((
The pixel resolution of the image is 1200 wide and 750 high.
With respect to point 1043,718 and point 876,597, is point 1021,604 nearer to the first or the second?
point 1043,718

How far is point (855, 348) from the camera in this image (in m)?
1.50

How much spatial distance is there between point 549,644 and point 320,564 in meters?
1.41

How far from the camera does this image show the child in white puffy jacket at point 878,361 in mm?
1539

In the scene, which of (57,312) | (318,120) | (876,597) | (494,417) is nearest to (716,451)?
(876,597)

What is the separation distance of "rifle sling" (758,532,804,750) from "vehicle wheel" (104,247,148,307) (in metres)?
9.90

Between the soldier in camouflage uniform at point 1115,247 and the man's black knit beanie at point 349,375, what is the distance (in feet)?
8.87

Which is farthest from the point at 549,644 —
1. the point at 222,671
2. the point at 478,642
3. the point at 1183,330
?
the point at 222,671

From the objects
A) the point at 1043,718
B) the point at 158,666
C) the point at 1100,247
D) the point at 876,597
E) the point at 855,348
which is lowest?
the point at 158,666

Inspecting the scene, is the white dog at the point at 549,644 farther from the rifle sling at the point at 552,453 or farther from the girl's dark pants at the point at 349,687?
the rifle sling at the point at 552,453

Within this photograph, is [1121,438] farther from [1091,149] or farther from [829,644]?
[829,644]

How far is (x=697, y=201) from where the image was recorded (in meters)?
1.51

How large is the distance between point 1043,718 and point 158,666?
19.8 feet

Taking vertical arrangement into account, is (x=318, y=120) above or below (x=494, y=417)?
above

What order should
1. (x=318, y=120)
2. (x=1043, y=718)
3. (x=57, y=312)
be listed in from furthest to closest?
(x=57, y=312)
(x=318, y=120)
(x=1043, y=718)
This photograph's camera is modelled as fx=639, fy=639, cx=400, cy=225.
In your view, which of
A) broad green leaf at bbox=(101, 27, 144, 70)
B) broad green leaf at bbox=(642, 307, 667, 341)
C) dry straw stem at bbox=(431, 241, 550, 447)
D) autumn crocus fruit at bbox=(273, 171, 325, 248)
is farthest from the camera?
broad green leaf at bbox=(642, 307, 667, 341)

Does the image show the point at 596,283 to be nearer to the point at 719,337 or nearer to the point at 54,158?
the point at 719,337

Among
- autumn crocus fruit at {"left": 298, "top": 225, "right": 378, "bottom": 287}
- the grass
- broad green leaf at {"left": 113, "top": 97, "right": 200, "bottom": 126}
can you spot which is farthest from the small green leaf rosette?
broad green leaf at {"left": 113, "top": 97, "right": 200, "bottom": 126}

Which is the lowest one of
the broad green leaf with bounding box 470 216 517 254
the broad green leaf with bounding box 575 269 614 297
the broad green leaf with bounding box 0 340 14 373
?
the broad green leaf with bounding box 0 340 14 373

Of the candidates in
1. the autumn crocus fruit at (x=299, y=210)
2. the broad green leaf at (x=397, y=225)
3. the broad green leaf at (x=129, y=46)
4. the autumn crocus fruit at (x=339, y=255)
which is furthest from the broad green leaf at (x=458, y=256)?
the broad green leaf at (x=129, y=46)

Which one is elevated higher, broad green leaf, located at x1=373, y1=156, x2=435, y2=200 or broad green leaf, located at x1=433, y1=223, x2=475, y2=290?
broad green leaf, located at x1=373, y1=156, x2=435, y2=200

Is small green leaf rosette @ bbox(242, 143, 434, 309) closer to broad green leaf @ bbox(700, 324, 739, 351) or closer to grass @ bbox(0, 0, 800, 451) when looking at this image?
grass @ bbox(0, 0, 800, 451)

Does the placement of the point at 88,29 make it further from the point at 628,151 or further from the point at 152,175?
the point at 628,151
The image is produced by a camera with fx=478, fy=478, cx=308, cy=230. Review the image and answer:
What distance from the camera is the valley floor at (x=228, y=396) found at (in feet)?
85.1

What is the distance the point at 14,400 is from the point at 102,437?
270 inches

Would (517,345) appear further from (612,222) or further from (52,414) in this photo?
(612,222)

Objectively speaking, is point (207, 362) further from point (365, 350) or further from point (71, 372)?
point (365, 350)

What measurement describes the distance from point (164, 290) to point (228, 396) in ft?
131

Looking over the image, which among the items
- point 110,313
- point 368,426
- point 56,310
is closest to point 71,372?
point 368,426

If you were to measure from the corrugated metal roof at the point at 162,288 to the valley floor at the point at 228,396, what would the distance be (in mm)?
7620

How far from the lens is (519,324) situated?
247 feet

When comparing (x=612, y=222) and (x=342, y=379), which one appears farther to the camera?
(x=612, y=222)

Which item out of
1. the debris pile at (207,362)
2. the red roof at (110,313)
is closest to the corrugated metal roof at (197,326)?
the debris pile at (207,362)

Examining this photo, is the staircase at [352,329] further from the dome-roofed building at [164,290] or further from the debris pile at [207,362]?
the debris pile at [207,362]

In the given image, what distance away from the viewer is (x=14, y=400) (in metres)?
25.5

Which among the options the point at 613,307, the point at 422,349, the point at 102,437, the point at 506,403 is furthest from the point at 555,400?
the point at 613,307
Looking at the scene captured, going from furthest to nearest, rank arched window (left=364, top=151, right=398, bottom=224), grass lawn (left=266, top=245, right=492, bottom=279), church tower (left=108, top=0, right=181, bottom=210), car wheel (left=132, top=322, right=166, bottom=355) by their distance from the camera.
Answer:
))
* Exercise requirements *
Output every line above without altering anything.

* Task response *
The pixel resolution of the image is 1200 wide and 750 high.
With respect to point 1043,718 and point 876,597, is point 1021,604 nearer to the first or the second?
point 1043,718

How far is point (855, 348) from the camera in this image (in m)?
1.50

How much spatial distance is there between point 549,644 and point 320,564 in meters?
1.41

How far from the camera does this image show the child in white puffy jacket at point 878,361 in mm?
1539

In the scene, which of (57,312) | (318,120) | (876,597) | (494,417) is nearest to (716,451)?
(876,597)

What is the separation distance of "rifle sling" (758,532,804,750) from "vehicle wheel" (104,247,148,307) (in metres)?
9.90

Between the soldier in camouflage uniform at point 1115,247 and the man's black knit beanie at point 349,375, what is the distance (in feet)?
8.87

Which is farthest from the point at 549,644 —
1. the point at 222,671
2. the point at 478,642
3. the point at 1183,330
?
the point at 222,671

From the objects
A) the point at 1043,718
B) the point at 158,666
C) the point at 1100,247
D) the point at 876,597
E) the point at 855,348
which is lowest?
the point at 158,666

Inspecting the scene, is the white dog at the point at 549,644 farther from the rifle sling at the point at 552,453 or farther from the girl's dark pants at the point at 349,687?
the rifle sling at the point at 552,453

Within this photograph, is [1121,438] farther from [1091,149] or farther from [829,644]?
[829,644]

How far is (x=697, y=201) from where the image was recorded (in meters)?
1.51

How large is the distance between point 1043,718 and point 158,666?
19.8 feet

Taking vertical arrangement into account, is (x=318, y=120) above or below (x=494, y=417)?
above

What order should
1. (x=318, y=120)
2. (x=1043, y=718)
3. (x=57, y=312)
be listed in from furthest to closest?
(x=57, y=312)
(x=318, y=120)
(x=1043, y=718)
This photograph's camera is modelled as fx=639, fy=639, cx=400, cy=225.
In your view, which of
A) broad green leaf at bbox=(101, 27, 144, 70)
B) broad green leaf at bbox=(642, 307, 667, 341)
C) dry straw stem at bbox=(431, 241, 550, 447)
D) autumn crocus fruit at bbox=(273, 171, 325, 248)
is farthest from the camera?
broad green leaf at bbox=(642, 307, 667, 341)

Does the image show the point at 596,283 to be nearer to the point at 719,337 or nearer to the point at 54,158?
the point at 719,337

Among
- autumn crocus fruit at {"left": 298, "top": 225, "right": 378, "bottom": 287}
- the grass
- broad green leaf at {"left": 113, "top": 97, "right": 200, "bottom": 126}
can you spot which is farthest from the small green leaf rosette?
broad green leaf at {"left": 113, "top": 97, "right": 200, "bottom": 126}

Which is the lowest one of
the broad green leaf with bounding box 470 216 517 254
the broad green leaf with bounding box 575 269 614 297
the broad green leaf with bounding box 0 340 14 373
?
the broad green leaf with bounding box 0 340 14 373

Of the candidates in
1. the autumn crocus fruit at (x=299, y=210)
2. the broad green leaf at (x=397, y=225)
3. the broad green leaf at (x=129, y=46)
4. the autumn crocus fruit at (x=339, y=255)
which is furthest from the broad green leaf at (x=458, y=256)?
the broad green leaf at (x=129, y=46)

Which one is elevated higher, broad green leaf, located at x1=373, y1=156, x2=435, y2=200 or broad green leaf, located at x1=433, y1=223, x2=475, y2=290?
broad green leaf, located at x1=373, y1=156, x2=435, y2=200

Is small green leaf rosette @ bbox(242, 143, 434, 309) closer to broad green leaf @ bbox(700, 324, 739, 351) or closer to grass @ bbox(0, 0, 800, 451) when looking at this image?
grass @ bbox(0, 0, 800, 451)

Does the placement of the point at 88,29 make it further from the point at 628,151 or further from the point at 152,175?
the point at 628,151
The image is produced by a camera with fx=478, fy=478, cx=308, cy=230. Review the image and answer:
What distance from the camera is the valley floor at (x=228, y=396) found at (in feet)?
85.1

What is the distance the point at 14,400 is from the point at 102,437?
270 inches

Would (517,345) appear further from (612,222) or further from (52,414) in this photo?
(612,222)

Objectively speaking, is point (207, 362) further from point (365, 350) or further from point (71, 372)?
point (365, 350)

What measurement describes the distance from point (164, 290) to point (228, 396) in ft?
131

Looking over the image, which among the items
- point 110,313
- point 368,426
- point 56,310
is closest to point 71,372?
point 368,426

If you were to measure from the corrugated metal roof at the point at 162,288 to the valley floor at the point at 228,396, what would the distance be (in mm)?
7620

How far from the lens is (519,324) situated?
247 feet

When comparing (x=612, y=222) and (x=342, y=379), which one appears farther to the camera?
(x=612, y=222)

Which item out of
1. the debris pile at (207,362)
2. the red roof at (110,313)
is closest to the corrugated metal roof at (197,326)?
the debris pile at (207,362)

Examining this photo, is the staircase at [352,329] further from the dome-roofed building at [164,290] or further from the debris pile at [207,362]?
the debris pile at [207,362]

In the given image, what distance away from the viewer is (x=14, y=400) (in metres)?
25.5

Which among the options the point at 613,307, the point at 422,349, the point at 102,437, the point at 506,403 is furthest from the point at 555,400?
the point at 613,307
Looking at the scene captured, going from furthest to nearest, rank arched window (left=364, top=151, right=398, bottom=224), grass lawn (left=266, top=245, right=492, bottom=279), church tower (left=108, top=0, right=181, bottom=210), car wheel (left=132, top=322, right=166, bottom=355) by their distance from the camera.
Answer:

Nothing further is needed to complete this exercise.